Bladder diverticulum can trap urine that empties slowly after the initial void, creating a sensation of incomplete emptying and prompting double voiding.

Large diverticula may hold significant residual volumes.

Urethral stricture should be considered, particularly in men with history of urethral instrumentation, catheterization, sexually transmitted infections, or trauma.

Strictures cause decreased urinary stream, incomplete emptying, and dysuria.

Bladder cancer can present with obstructive voiding symptoms, particularly when tumors are located at the bladder neck or involve significant portions of the bladder wall.

Any patient with microscopic or gross hematuria accompanying double voiding requires urgent evaluation.

Prostate cancer causing significant outlet obstruction is less common than BPH but must be considered, especially with abnormal digital rectal examination findings or elevated PSA.

Cauda equina syndrome presents with urinary retention, bilateral lower extremity weakness or numbness, saddle anesthesia, and bowel dysfunction.

Post-void residual >500 mL combined with bilateral sciatica and subjective urinary retention significantly increases likelihood.

Neurogenic bladder from spinal cord injury, multiple sclerosis, diabetes, or other neurologic conditions can cause incomplete emptying.

History of neurologic disease, progressive symptoms, or associated neurologic deficits should prompt consideration.

Diagnosis:

Determining onset and duration of symptoms, association with lower urinary tract symptoms (urgency, frequency, nocturia, weak stream, hesitancy), history of neurologic disease or diabetes, prior urologic procedures or infections, medications (anticholinergics, decongestants, opioids can worsen retention), and presence of hematuria or constitutional symptoms.

Examination: Palpate lower abdomen for bladder distention, perform digital rectal exam to assess prostate size and consistency, although size correlates poorly with actual prostate volume, and conduct focused neurologic exam including perineal sensation, lower extremity strength and reflexes, and anal tone if neurogenic bladder suspected.

Workup:

Post-void residual (PVR) measurement via bladder ultrasound is essential; PVR >300 mL indicates significant retention.

Urinalysis and urine culture to exclude infection.

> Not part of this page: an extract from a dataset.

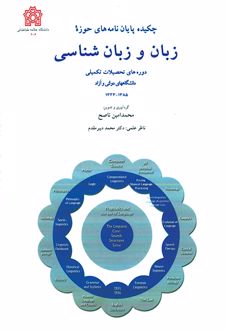 چکیده پایان نامه های حوزه زبان و زبان شناسی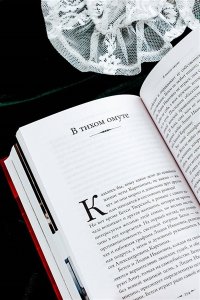 Басинский П.В. Подлинная история Анны Карениной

Voiding diary (24-72 hours) to document voiding frequency, volumes, and fluid intake patterns.

Uroflowmetry if available, which can detect low flow rates and abnormal voiding patterns.

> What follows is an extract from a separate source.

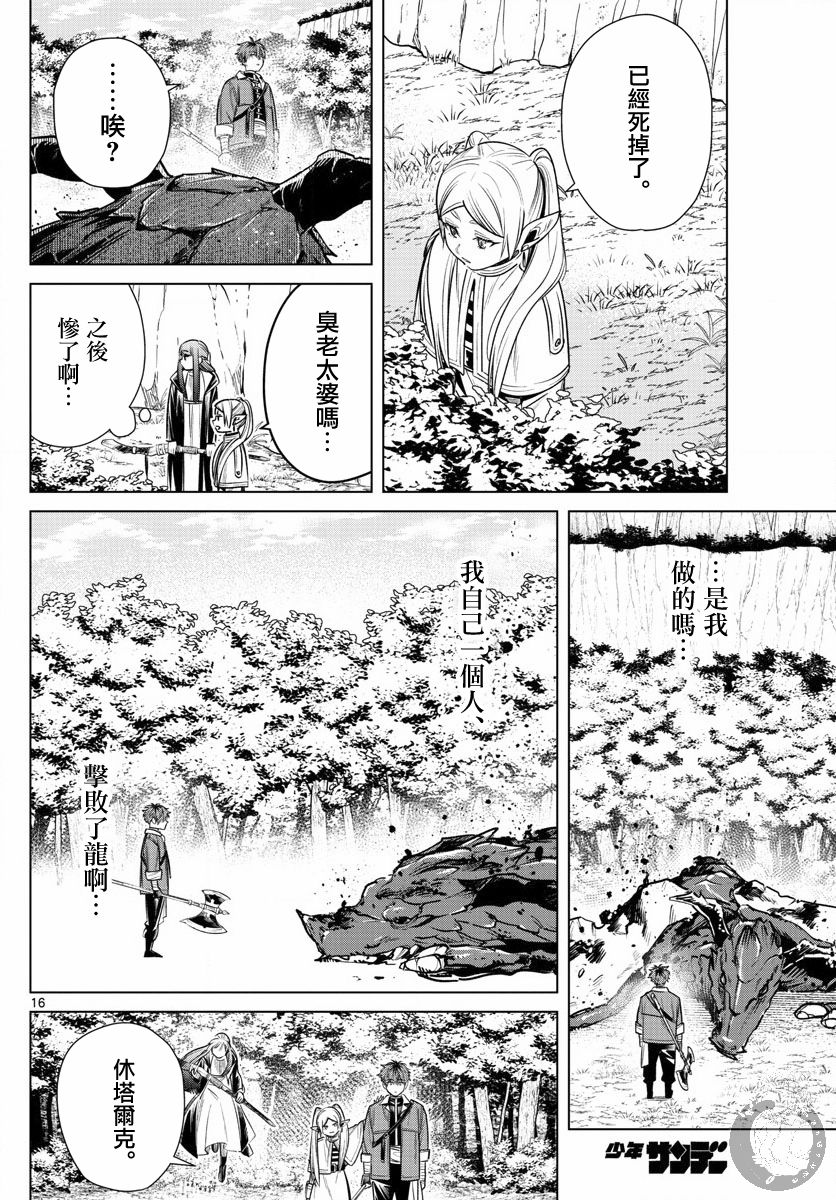 《葬送的芙莉莲》漫画最新章节第11话 村子的英雄免费下拉式在线观看章节第【16】张图片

Serum PSA if age >50 and concern for prostate pathology.

Basic metabolic panel and glucose if diabetes or renal insufficiency suspected.

Immediate urology referral for gross hematuria (cancer risk 10-25%), PVR >500 mL, acute urinary retention, new neurologic symptoms suggesting cauda equina (saddle anesthesia, bilateral leg weakness, bowel dysfunction), or refractory symptoms despite initial management.

Consider MRI of spine if any concern for cauda equina syndrome, as PVR >200 mL with objective neurologic signs has 43% probability of cauda compression.